My political/sports analogies are more accurate than Walker's

[Updated 2:37 p.m.] In June, I wrote that Scott Walker's job creation record was the equivalent of 6-10 NFL season showings:
Again, and now again, Wisconsin under Scott Walker has been shown substantially lagging the pace of national job-creating, and now we are ranked a dismal 37th among the 50 states, authoritative data prove. 
And it has been shown that Walker has created only about 40% of the 250,000 new private-sector jobs he said, unprompted while campaigning in 2010 and elsewhere, he'd create in one term. 
Imagine if the Green Bay Packers, after nearly four years under a new head coach and a staff entirely of his choosing, had spent three mediocre straight seasons in the bottom quarter of the league standings. 
And imagine if that head coach had been hired after a public campaign promising repeatedly to produce winning teams hitting specific but unmet goals - - but was consistently stuck at career 6-10 performances. 
You'd want him fired.
This concept seems to have gotten into his head.

A couple of months ago I again noted that while Wrong-Way Walker had met only 40% of his 250,000 new jobs promise, he was lapsing into sports talk to justify the failure.


So I offered a couple of sports' analogies of my own to explain why he shouldn't get the equivalent of a contract extension:


Place kicker to coach: I've fine-tuned my technique. Aiming big.
  Coach: So what. You're only making 40% of your field goals...

* MLB manager to GM: Let's talk contract renewal. 
  GM: Seriously? Your won-loss record is 65-97.

In The New York Times today, Walker brings that self-serving exaggeration to a national audience, but I see nothing in his jobs' record to justify a "contract renewal."

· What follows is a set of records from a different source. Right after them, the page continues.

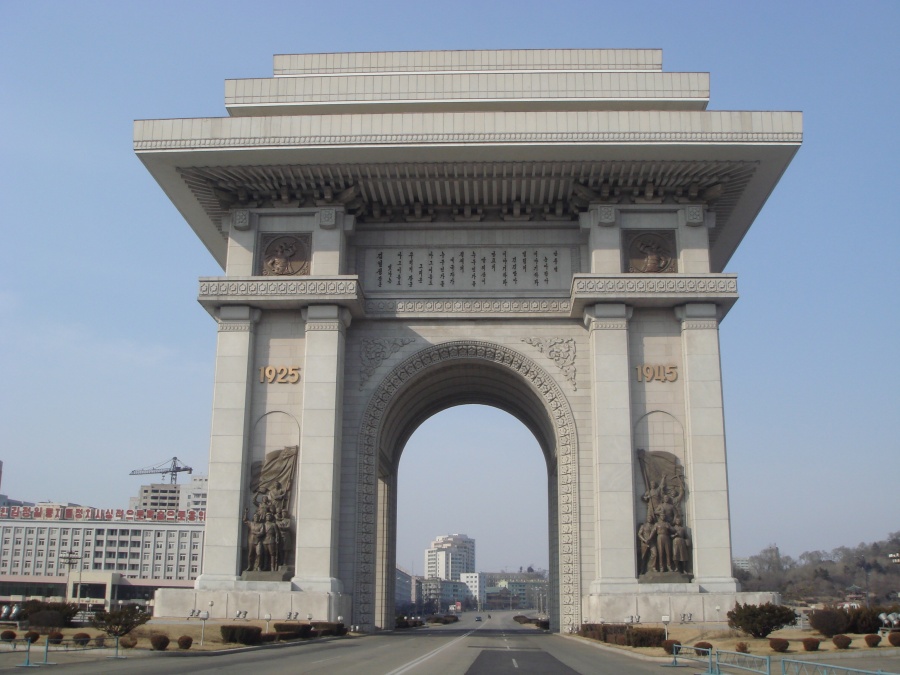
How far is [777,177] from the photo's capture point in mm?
27875

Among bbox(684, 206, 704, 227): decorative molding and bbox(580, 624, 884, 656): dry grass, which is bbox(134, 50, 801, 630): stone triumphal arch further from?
bbox(580, 624, 884, 656): dry grass

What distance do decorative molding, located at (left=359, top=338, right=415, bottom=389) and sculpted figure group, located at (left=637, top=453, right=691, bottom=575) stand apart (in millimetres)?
9150

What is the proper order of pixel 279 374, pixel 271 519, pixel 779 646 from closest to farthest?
pixel 779 646 → pixel 271 519 → pixel 279 374

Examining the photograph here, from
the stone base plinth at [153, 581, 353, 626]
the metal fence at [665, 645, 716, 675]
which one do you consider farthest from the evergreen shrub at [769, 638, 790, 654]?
the stone base plinth at [153, 581, 353, 626]

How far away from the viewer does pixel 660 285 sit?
2706 centimetres

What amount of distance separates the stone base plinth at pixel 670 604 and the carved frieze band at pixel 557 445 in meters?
1.78

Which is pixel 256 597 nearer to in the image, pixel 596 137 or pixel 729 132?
pixel 596 137

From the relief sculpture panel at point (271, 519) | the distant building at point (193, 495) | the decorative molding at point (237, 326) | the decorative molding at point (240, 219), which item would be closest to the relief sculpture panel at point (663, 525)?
the relief sculpture panel at point (271, 519)

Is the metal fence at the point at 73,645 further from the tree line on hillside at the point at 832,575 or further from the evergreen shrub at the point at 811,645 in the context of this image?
the tree line on hillside at the point at 832,575

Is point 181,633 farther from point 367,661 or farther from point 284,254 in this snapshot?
point 284,254

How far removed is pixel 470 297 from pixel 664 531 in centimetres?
954

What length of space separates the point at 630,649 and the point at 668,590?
4536mm

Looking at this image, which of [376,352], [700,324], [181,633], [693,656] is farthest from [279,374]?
[693,656]

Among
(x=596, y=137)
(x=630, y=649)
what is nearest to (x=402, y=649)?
(x=630, y=649)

 “When I took over for Wisconsin it was like inheriting a team that was 0 and 16 and I promised that we’d go to the Super Bowl,” Mr. Walker says. “We’re not at the Super Bowl yet. I’m asking for a four-year contract renewal to get there. But we’re winning again.”
No.

Since when is 6-10 "winning?"

As I said four months ago, you'd want him fired.

Heck, Packer's head coach Mike Sherman had a career winning percentage of nearly 60% with the team, and he was fired after the 2005 season. 

1 comment:

Anonymous said...

I would hope the reporter would ask the turd when was Wisconsin ever 0-16. Nope, they again give him a pass.